First, we’ll tell the JupyterHub to connect user sessions with the Docker image used by Data 8. This is done by adding the following to your config.yaml file:

singleuser:
  image:
    name: berkeleydsep/datahub-user
    tag: 21be6ff

To deploy the change, save the file, then run a helm upgrade:

helm upgrade data8 jupyterhub/jupyterhub --version=v0.6 -f config.yaml

Note that this will take a while if you’re using the data8 image, perhaps upwards of 10 minutes, as it pulls the image into your Kubernetes deployment.

Extending each user’s environment

If you need to extend the base Docker image, you can do so interactively from a JupyterHub session. For example students can pip or conda install packages into their own user directories, and these will persist over time.

Modify the resources available to your users

In this section we’ll define what kind of resources your students have. For example, how much RAM / CPU / etc. See the Data 8 user resource configuration for example.

Memory (RAM)

The following snippet will give each user 1 gig of ram, which is the amount given to Data 8 students at Berkeley. Students will always have at least the amount specified in guarantee and their Jupyter server will restart if they use more than limit.

singleuser:
  memory:
    guarantee: 1G
    limit: 1G

Disk Storage

The following snippet gives students 2 gigs of persistent storage:

singleuser:
  storage:
    capacity: 2Gi

Authorization for your hub

Authorization allows you to control who has access to your JupyterHub, as well as keep track of who is accessing the hub.

There are many options for authorization with JupyterHub. The Data 8 deployment uses the Berkeley CalNet authentication system, which is part of the Google “G Suite”. Your authentication approach depends on how your university authenticates. You can also choose authentication with popular services like GitHub.

See the Zero to JupyterHub Authentication guide for information about various authentication options and how to enable them.

For this guide, we’ll show you how to authenticate using GitHub usernames, as this is a free service that is more widely-accessible than the particular authentication system that any one university uses.

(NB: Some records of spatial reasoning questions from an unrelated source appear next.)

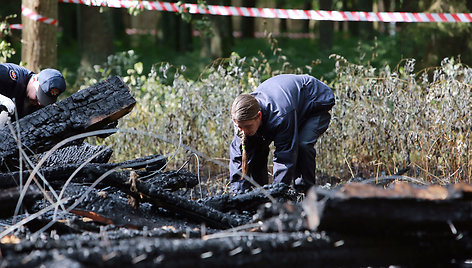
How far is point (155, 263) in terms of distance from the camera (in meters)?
1.87

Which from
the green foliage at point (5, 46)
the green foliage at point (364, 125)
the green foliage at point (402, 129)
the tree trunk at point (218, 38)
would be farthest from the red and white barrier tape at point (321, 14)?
the tree trunk at point (218, 38)

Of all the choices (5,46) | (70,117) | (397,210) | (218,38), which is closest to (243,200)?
(70,117)

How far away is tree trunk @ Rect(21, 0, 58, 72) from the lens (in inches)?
261

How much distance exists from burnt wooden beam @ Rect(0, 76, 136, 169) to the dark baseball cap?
454 millimetres

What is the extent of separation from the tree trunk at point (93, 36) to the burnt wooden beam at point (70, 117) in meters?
9.16

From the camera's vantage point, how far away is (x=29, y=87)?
4320 mm

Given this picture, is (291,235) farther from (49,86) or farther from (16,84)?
(16,84)

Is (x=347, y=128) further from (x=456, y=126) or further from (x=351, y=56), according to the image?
(x=351, y=56)

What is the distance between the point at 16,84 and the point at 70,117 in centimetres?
93

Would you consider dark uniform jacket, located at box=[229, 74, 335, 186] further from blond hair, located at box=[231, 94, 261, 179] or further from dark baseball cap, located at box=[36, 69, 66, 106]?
dark baseball cap, located at box=[36, 69, 66, 106]

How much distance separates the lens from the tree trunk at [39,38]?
663 cm


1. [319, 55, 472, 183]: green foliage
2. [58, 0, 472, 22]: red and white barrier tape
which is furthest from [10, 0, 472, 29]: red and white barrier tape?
[319, 55, 472, 183]: green foliage

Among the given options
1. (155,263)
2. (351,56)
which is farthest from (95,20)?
(155,263)

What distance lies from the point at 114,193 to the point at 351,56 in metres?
11.5
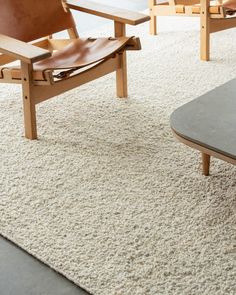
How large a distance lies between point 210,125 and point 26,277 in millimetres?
859

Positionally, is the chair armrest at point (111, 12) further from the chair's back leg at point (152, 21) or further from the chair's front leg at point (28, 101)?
the chair's back leg at point (152, 21)

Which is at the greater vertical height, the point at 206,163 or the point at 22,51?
the point at 22,51

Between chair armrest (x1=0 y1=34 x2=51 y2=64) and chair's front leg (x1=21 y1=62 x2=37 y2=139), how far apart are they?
0.30 feet

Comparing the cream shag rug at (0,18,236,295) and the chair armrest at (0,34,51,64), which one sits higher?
the chair armrest at (0,34,51,64)

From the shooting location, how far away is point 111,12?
282 cm

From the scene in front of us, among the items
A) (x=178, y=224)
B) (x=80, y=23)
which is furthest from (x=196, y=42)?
(x=178, y=224)

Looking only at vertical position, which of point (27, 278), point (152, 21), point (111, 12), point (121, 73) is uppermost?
point (111, 12)

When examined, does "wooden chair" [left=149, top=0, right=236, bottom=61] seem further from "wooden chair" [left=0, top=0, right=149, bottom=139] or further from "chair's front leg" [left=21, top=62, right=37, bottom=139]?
"chair's front leg" [left=21, top=62, right=37, bottom=139]

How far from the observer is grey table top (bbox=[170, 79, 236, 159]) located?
182cm

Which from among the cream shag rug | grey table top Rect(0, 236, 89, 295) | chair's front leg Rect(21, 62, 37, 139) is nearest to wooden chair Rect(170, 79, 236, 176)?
the cream shag rug

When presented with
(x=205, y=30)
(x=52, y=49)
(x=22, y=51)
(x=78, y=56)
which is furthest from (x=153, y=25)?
(x=22, y=51)

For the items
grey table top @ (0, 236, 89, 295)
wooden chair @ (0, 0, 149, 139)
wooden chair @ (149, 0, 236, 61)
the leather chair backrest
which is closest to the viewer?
grey table top @ (0, 236, 89, 295)

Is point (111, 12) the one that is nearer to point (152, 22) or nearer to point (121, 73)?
point (121, 73)

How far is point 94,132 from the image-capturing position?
267 cm
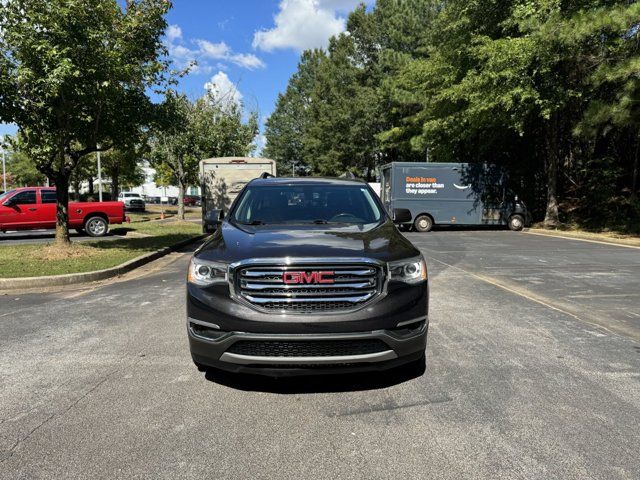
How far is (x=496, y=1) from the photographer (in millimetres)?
20266

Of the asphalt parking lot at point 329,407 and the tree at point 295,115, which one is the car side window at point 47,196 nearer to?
the asphalt parking lot at point 329,407

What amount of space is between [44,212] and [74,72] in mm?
9532

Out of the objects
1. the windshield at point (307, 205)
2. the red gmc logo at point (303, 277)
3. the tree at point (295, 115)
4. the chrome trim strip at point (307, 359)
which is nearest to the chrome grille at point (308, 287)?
the red gmc logo at point (303, 277)

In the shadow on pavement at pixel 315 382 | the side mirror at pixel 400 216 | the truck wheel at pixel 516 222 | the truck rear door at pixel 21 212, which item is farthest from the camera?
the truck wheel at pixel 516 222

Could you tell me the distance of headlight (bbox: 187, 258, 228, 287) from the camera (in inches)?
144

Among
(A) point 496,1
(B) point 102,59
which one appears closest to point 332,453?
(B) point 102,59

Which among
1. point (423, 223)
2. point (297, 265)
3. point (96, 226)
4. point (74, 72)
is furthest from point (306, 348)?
point (423, 223)

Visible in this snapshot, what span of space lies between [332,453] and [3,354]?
12.3 ft

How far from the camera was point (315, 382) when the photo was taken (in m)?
4.08

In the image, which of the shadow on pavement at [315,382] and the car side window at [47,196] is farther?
the car side window at [47,196]

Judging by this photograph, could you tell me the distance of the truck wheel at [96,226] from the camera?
17.8 meters

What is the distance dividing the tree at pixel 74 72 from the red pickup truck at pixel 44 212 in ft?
19.0

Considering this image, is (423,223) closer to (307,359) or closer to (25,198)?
(25,198)

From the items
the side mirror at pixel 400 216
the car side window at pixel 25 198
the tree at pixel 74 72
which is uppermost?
the tree at pixel 74 72
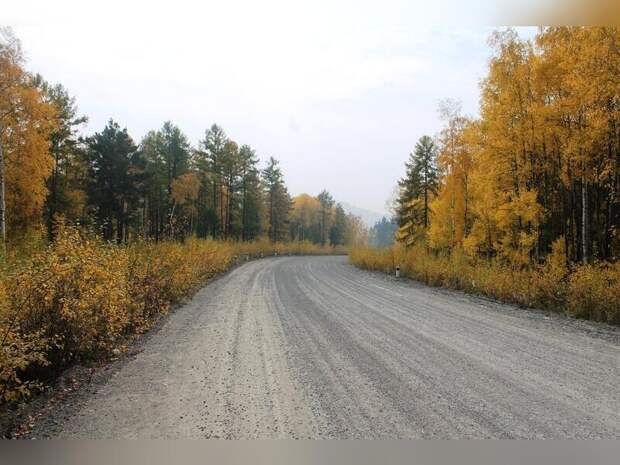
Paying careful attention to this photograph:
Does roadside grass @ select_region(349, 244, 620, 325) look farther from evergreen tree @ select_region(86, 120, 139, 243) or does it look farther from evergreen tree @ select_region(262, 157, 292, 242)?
evergreen tree @ select_region(262, 157, 292, 242)

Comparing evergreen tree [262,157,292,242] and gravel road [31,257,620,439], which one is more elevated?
evergreen tree [262,157,292,242]

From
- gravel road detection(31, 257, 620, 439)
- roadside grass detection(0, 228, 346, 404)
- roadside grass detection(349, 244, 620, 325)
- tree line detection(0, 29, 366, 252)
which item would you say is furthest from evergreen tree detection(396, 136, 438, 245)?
roadside grass detection(0, 228, 346, 404)

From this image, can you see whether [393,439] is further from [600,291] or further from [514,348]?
[600,291]

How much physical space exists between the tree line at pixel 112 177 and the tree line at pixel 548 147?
12033 millimetres

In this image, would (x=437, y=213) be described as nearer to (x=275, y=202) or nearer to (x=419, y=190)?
(x=419, y=190)

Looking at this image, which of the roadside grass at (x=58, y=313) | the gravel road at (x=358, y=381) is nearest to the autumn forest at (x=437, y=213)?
the roadside grass at (x=58, y=313)

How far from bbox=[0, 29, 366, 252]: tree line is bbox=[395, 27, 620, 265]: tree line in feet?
39.5

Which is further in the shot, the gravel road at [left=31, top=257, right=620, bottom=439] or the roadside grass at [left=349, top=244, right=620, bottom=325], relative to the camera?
the roadside grass at [left=349, top=244, right=620, bottom=325]

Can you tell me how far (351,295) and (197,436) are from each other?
9.14 m

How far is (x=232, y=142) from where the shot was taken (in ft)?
143

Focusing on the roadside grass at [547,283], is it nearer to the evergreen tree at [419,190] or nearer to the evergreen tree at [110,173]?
the evergreen tree at [419,190]

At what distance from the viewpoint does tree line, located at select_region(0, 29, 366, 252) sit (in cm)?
1720

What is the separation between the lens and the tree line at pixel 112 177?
1720 centimetres

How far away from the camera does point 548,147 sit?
48.1 feet
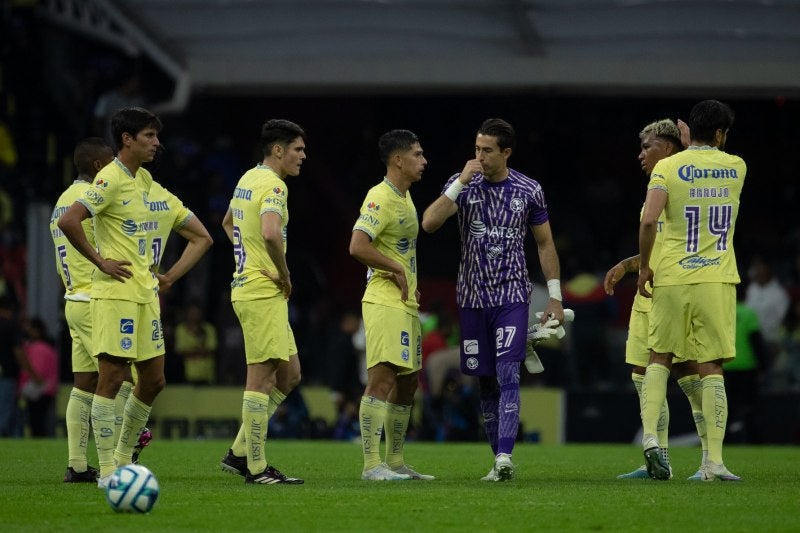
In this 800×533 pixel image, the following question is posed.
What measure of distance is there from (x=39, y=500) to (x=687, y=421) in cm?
1221

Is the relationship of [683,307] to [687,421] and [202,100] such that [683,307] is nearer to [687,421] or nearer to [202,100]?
[687,421]

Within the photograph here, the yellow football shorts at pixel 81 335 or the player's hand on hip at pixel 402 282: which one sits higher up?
the player's hand on hip at pixel 402 282

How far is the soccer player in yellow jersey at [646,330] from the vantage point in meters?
11.0

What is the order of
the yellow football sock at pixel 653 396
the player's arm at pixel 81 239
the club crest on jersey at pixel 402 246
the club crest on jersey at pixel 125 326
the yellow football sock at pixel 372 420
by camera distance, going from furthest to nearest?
→ the club crest on jersey at pixel 402 246 < the yellow football sock at pixel 372 420 < the yellow football sock at pixel 653 396 < the club crest on jersey at pixel 125 326 < the player's arm at pixel 81 239

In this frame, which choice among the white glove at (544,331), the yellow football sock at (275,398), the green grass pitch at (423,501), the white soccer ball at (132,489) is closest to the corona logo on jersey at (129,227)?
the green grass pitch at (423,501)

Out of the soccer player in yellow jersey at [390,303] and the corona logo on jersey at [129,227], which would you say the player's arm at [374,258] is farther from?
the corona logo on jersey at [129,227]

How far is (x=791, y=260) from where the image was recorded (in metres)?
26.1

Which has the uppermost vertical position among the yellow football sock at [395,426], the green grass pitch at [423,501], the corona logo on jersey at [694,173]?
the corona logo on jersey at [694,173]

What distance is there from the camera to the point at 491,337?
10695mm

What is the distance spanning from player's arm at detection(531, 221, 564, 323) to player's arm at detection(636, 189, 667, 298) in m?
0.60

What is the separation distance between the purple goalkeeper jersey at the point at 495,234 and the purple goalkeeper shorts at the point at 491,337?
0.27 ft

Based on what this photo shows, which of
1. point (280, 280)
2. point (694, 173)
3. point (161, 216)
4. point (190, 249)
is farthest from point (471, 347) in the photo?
point (161, 216)

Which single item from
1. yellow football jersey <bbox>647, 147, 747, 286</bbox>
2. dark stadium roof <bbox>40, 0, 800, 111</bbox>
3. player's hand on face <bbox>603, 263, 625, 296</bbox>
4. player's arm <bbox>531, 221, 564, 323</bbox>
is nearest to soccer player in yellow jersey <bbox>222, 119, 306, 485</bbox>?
player's arm <bbox>531, 221, 564, 323</bbox>

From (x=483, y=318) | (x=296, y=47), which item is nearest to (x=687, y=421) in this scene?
(x=296, y=47)
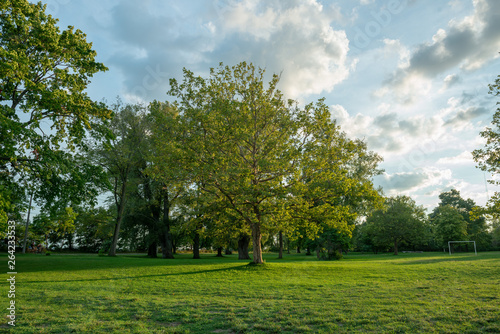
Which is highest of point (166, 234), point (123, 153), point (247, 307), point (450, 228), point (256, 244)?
point (123, 153)

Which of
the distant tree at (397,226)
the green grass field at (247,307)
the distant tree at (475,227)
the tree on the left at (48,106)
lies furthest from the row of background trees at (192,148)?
the distant tree at (475,227)

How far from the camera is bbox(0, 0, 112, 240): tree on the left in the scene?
1681 cm

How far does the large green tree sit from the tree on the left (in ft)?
21.2

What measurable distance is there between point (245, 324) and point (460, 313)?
6.48 metres

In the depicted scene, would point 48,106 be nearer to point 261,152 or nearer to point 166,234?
point 261,152

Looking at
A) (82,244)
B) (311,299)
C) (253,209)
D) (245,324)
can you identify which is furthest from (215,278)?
(82,244)

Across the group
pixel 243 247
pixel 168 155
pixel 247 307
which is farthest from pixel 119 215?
pixel 247 307

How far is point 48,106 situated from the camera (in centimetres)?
1694

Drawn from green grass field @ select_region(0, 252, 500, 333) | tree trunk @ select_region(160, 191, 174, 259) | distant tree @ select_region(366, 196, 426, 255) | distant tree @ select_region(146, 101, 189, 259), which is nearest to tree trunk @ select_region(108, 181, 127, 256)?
tree trunk @ select_region(160, 191, 174, 259)

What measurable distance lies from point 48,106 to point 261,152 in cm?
1393

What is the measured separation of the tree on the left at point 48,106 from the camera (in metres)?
16.8

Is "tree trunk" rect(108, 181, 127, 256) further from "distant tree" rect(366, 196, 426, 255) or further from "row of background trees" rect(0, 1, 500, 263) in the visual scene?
"distant tree" rect(366, 196, 426, 255)

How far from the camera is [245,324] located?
803 centimetres

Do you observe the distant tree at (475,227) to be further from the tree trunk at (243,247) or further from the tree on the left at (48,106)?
the tree on the left at (48,106)
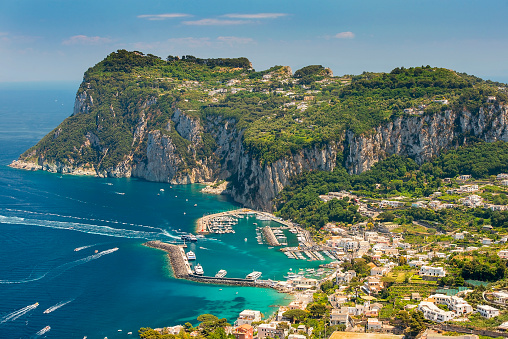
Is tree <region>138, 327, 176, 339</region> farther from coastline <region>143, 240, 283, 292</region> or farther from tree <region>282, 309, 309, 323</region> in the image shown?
coastline <region>143, 240, 283, 292</region>

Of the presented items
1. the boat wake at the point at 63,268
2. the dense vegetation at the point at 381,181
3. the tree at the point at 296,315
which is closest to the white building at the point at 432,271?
the tree at the point at 296,315

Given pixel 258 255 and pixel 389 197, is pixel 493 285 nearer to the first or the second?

Authenticating with GitHub

To authenticate with GitHub, take the following the steps outlined in the Zero to JupyterHub Authentication Guide.

Note: The DSEP authorization configuration can be found here.

Adding admin users

JupyterHub has an administrator page that can be used to see all of the active sessions currently on the hub, as well as perform some simple actions to help debug and fix student problems. To add a list of admin usernames, add the following to the auth section of your config.yaml file:

auth:
  admin:
    users:
      - <LIST>
      - <OF>
      - <ADMIN>
      - <USERNAMES>

An example config.yaml file

If you’ve followed all of the instructions on this page (including authenticating with GitHub), your config.yaml file should now look something like this:

proxy:
  secretToken: "<< output of openssl rand -hex 32 >>"

singleuser:  # This defines the user environment
  image:
    name: berkeleydsep/datahub-user
    tag: da80cb1
  memory:
    guarantee: 2G
    limit: 2G
  storage:
    capacity: 2Gi

auth:
  type: github
  github:
    clientId: "<< YOUR-CLIENT-ID >>"
    clientSecret: "<< YOUR-CLIENT-SECRET >>"
    callbackUrl: "http://<< YOUR-HUB-IP-ADDRESS >>/hub/oauth_callback"
  admin:
    users:
        - <LIST>
        - <OF>
        - <ADMIN>
        - <USERNAMES>

Confirm that your environment works

To confirm that you’re running the correct environment needed for Data 8, take the following steps:

  1. Go to your JupyterHub’s public IP address. You can find this address with:

    kubectl --namespace=data8 get svc proxy-public
    
  2. Log in with your username/password (if you haven’t logged in yet, use whatever username/password you’d like)

  3. Click “Start My Server”, then create a new Jupyter Notebook.

  4. Run the following Python code

    import datascience
    print(datascience.__version__)
    

You should see the version for the datascience package printed below the cell. If this worked, then congratulations! Your JupyterHub is ready to go.